▶ _WHAT YOU NEED TO DO_
Copy exactly, and only, the lines from the line containing "scientific name: Connochaetes taurinus" through the last line of the records below, both included, and leave out any pictures.

START DATASET CONTENT

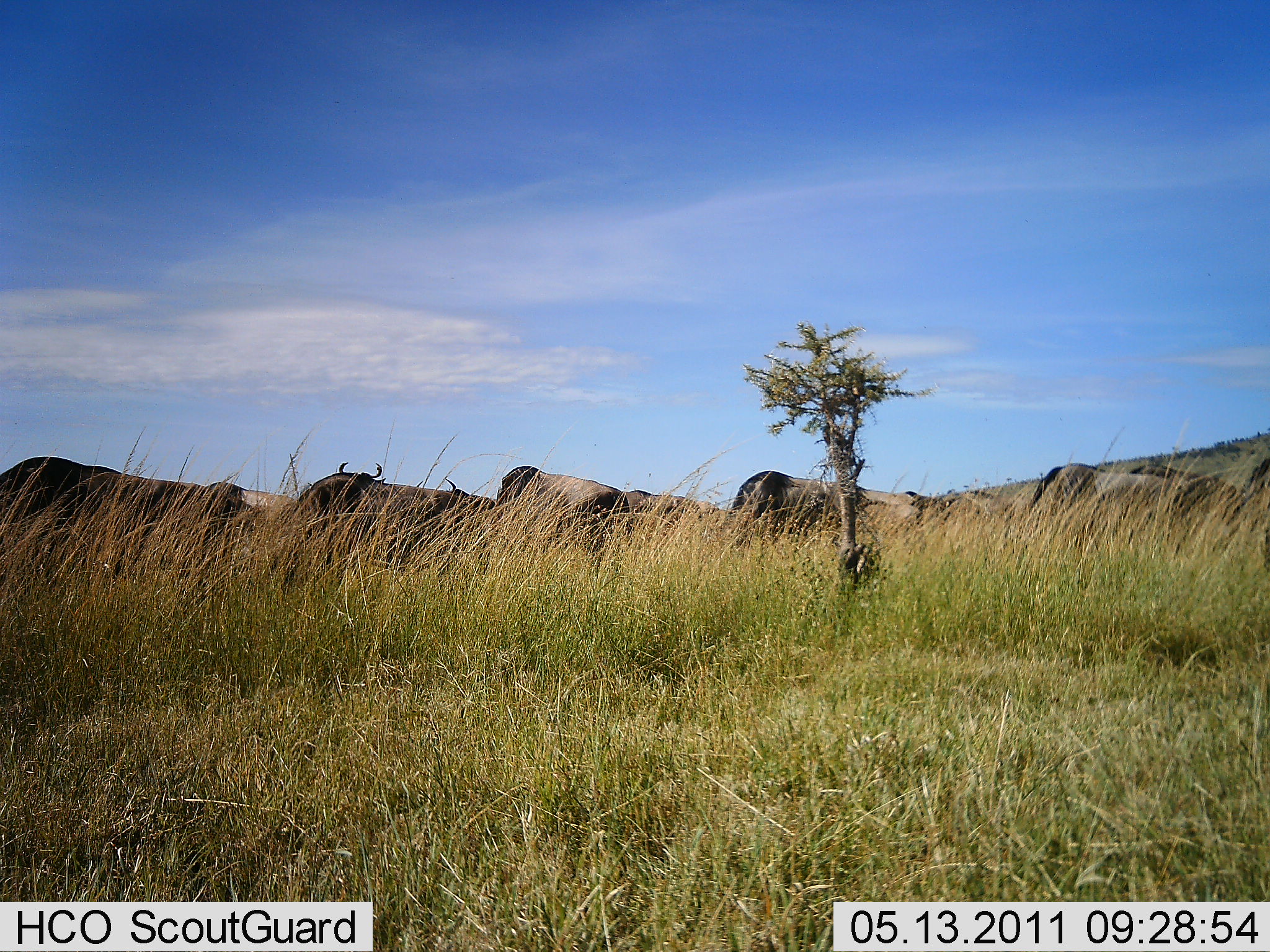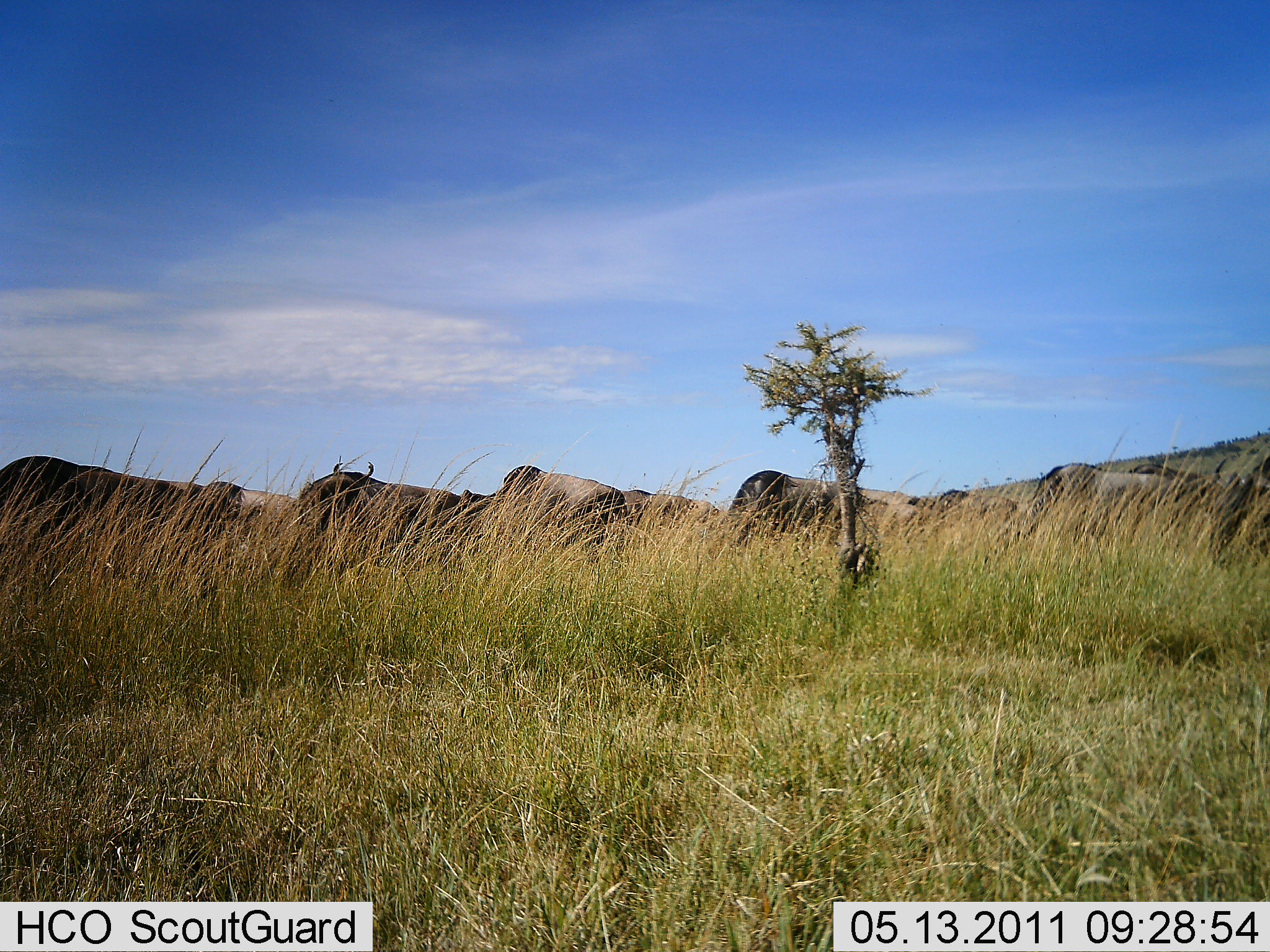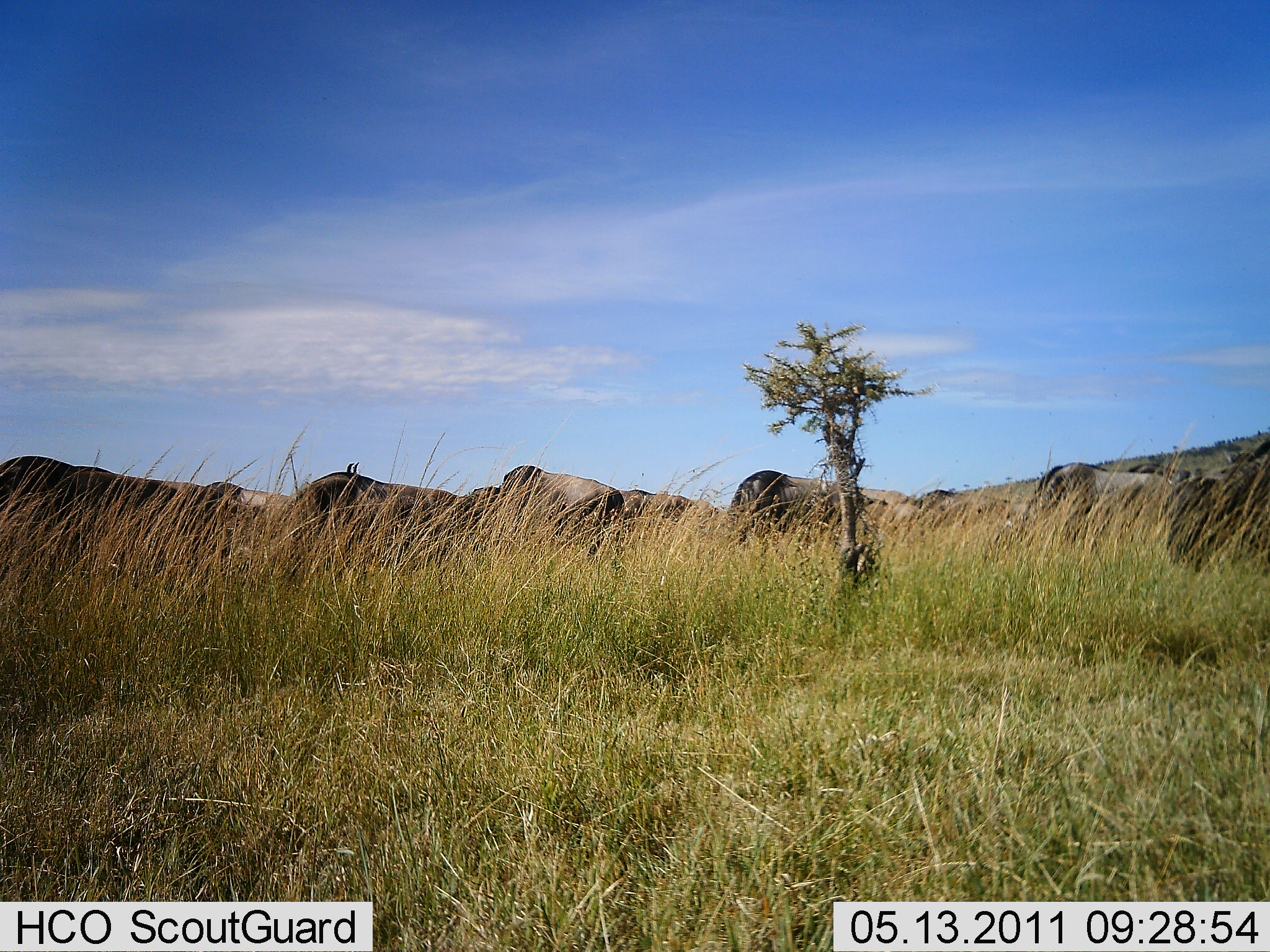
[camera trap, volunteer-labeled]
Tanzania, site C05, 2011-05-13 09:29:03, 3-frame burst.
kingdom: Animalia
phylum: Chordata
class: Mammalia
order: Artiodactyla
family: Bovidae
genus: Connochaetes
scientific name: Connochaetes taurinus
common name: blue wildebeest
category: wildebeest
Wildebeest (blue wildebeest) (Connochaetes taurinus), count 11-50. Behavior (volunteer vote fractions): standing 30%, resting 0%, moving 70%, interacting 0%. Young present (vote fraction): 0%. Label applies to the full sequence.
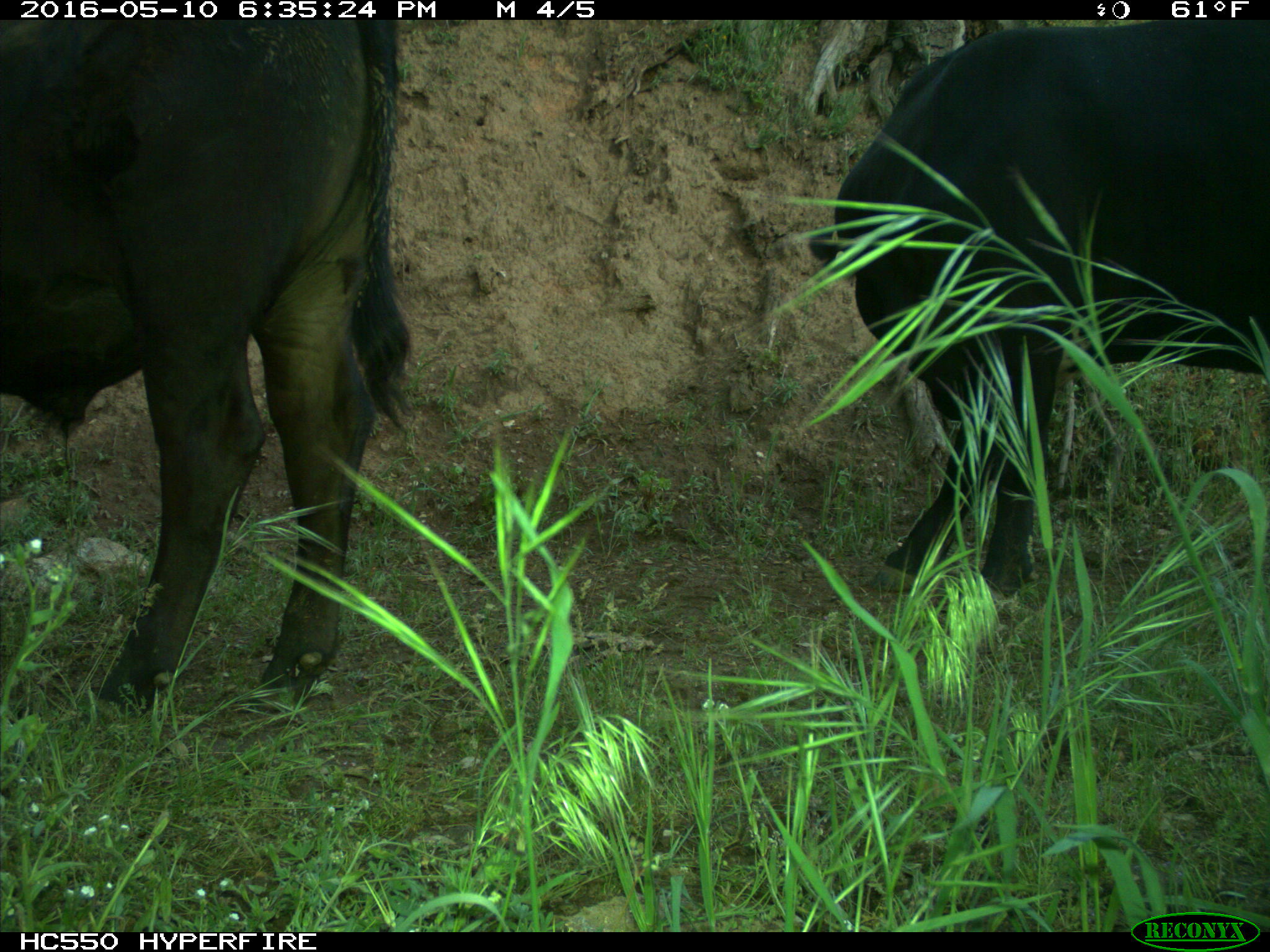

END DATASET CONTENT

▶ _RESULT FOR THIS EXERCISE_
scientific name: Connochaetes taurinus
common name: blue wildebeest
category: wildebeest
Wildebeest (blue wildebeest) (Connochaetes taurinus), count 11-50. Behavior (volunteer vote fractions): standing 30%, resting 0%, moving 70%, interacting 0%. Young present (vote fraction): 0%. Label applies to the full sequence.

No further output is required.